=== Problem details ===
Retype each line of the material below word for word; pictures stay out.

_____

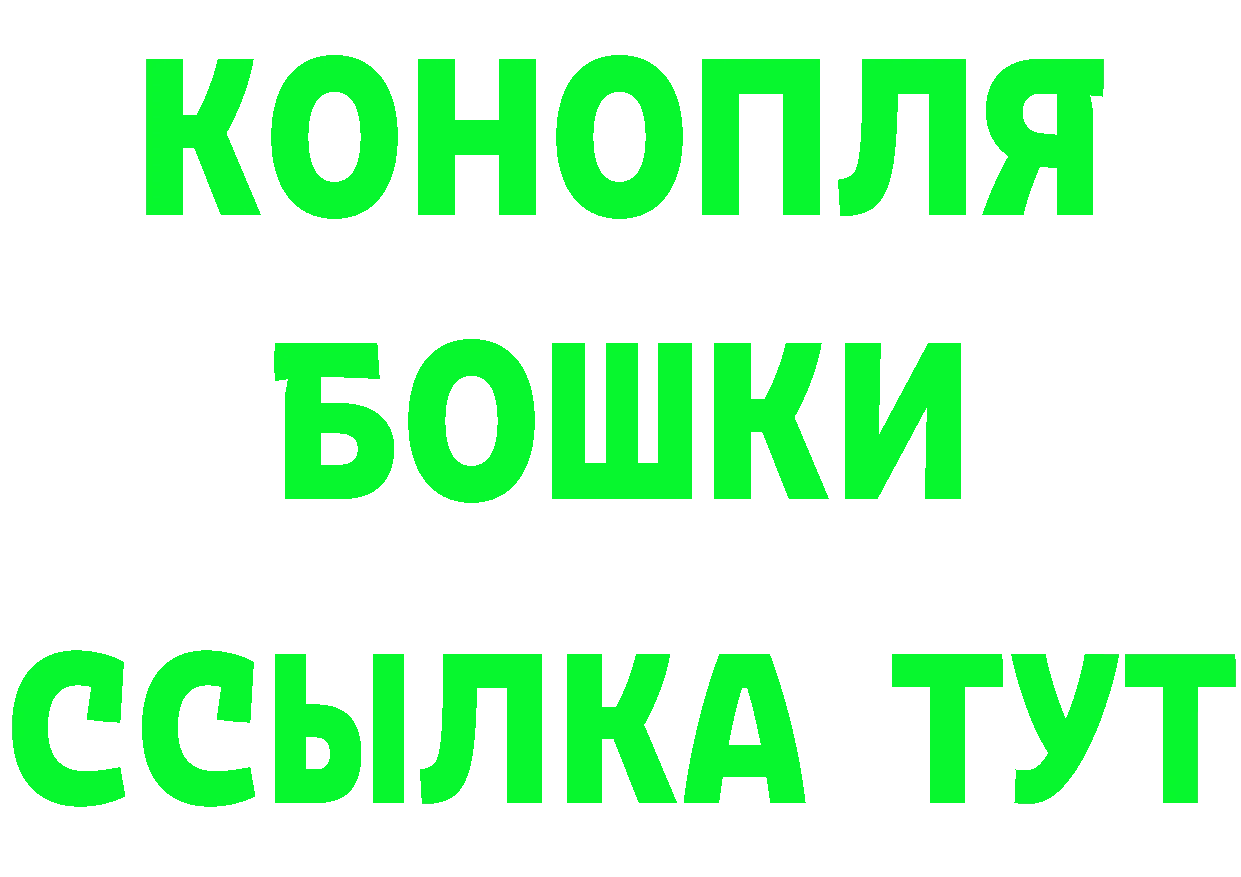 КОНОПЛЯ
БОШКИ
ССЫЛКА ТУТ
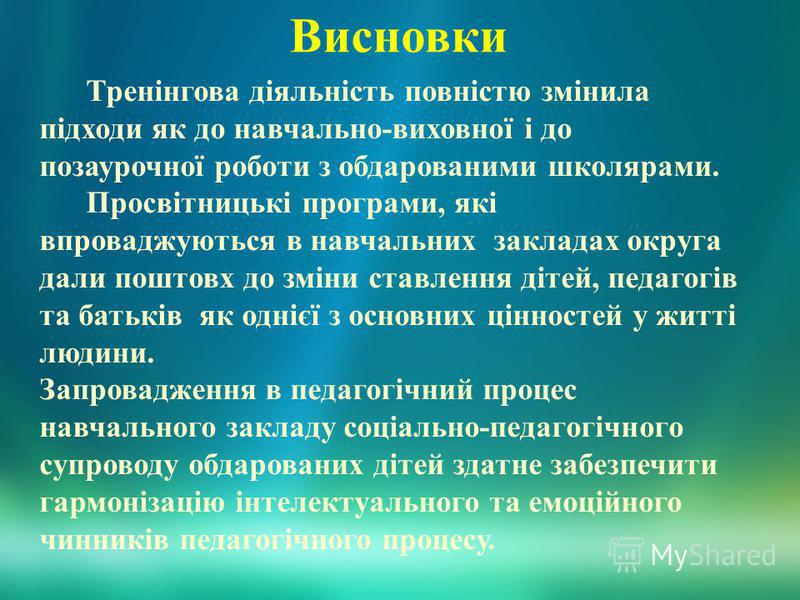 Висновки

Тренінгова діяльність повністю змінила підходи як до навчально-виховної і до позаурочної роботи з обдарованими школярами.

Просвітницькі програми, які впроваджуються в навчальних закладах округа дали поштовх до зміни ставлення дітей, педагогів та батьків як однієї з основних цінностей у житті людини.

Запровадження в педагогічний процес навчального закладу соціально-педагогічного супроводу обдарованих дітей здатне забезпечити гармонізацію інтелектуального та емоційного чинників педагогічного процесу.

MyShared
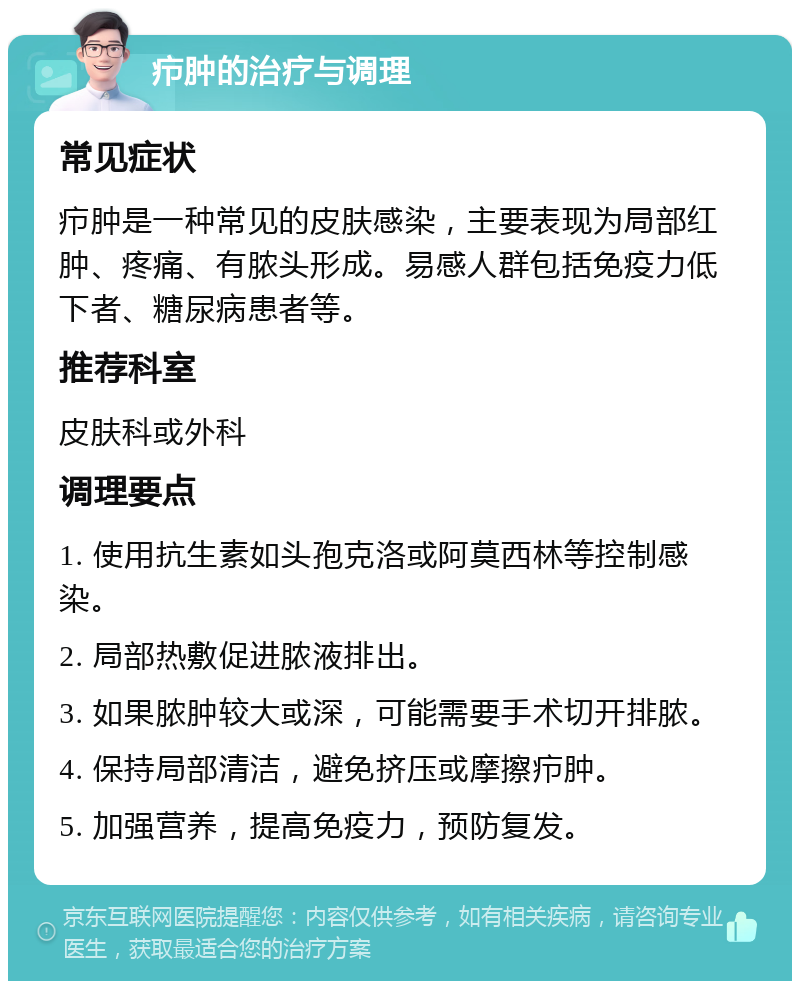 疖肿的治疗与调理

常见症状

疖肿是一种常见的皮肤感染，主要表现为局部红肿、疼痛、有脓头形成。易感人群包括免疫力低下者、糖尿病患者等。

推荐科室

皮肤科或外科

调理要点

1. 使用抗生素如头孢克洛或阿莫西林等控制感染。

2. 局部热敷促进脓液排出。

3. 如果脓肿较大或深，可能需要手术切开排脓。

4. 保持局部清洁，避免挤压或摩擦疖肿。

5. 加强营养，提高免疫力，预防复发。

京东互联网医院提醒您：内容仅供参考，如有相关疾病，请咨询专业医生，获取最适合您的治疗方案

_____

=== Solution ===
 КОНОПЛЯ
БОШКИ
ССЫЛКА ТУТ
 Висновки

Тренінгова діяльність повністю змінила підходи як до навчально-виховної і до позаурочної роботи з обдарованими школярами.

Просвітницькі програми, які впроваджуються в навчальних закладах округа дали поштовх до зміни ставлення дітей, педагогів та батьків як однієї з основних цінностей у житті людини.

Запровадження в педагогічний процес навчального закладу соціально-педагогічного супроводу обдарованих дітей здатне забезпечити гармонізацію інтелектуального та емоційного чинників педагогічного процесу.

MyShared
 疖肿的治疗与调理

常见症状

疖肿是一种常见的皮肤感染，主要表现为局部红肿、疼痛、有脓头形成。易感人群包括免疫力低下者、糖尿病患者等。

推荐科室

皮肤科或外科

调理要点

1. 使用抗生素如头孢克洛或阿莫西林等控制感染。

2. 局部热敷促进脓液排出。

3. 如果脓肿较大或深，可能需要手术切开排脓。

4. 保持局部清洁，避免挤压或摩擦疖肿。

5. 加强营养，提高免疫力，预防复发。

京东互联网医院提醒您：内容仅供参考，如有相关疾病，请咨询专业医生，获取最适合您的治疗方案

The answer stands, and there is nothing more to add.